About this task:
Every line of the listing below must be printed again exactly, apart from its pictures.

Source material:

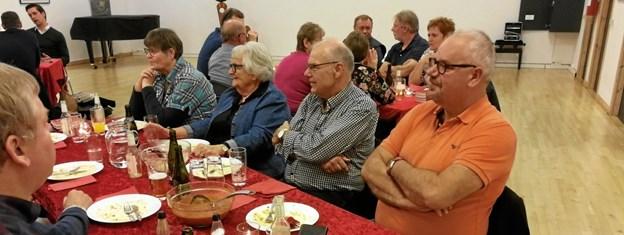 Omkring 30 borgere deltog i et debatmøde om Udkantsdanmark, hvor byrådsmedlem Leif Skaarup og folketingsmedlem Kaare Dybvad havde oplæg. Privatfoto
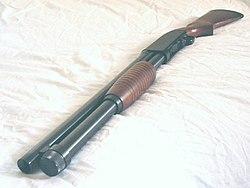 Winchester1200Def-2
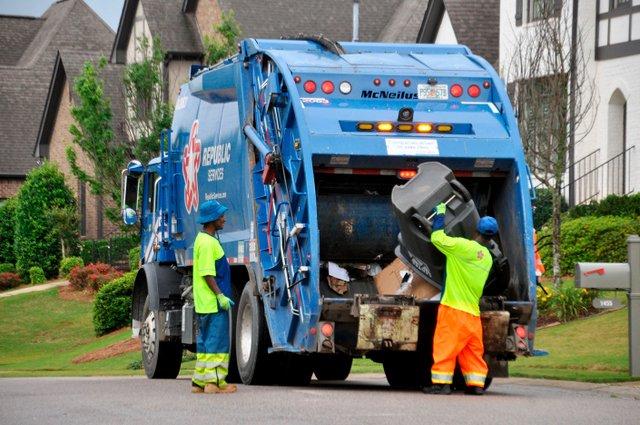 SUN-CITY-Garbage-collection-Republic_JA2.jpg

Completed task:
 Omkring 30 borgere deltog i et debatmøde om Udkantsdanmark, hvor byrådsmedlem Leif Skaarup og folketingsmedlem Kaare Dybvad havde oplæg. Privatfoto
 Winchester1200Def-2
 SUN-CITY-Garbage-collection-Republic_JA2.jpg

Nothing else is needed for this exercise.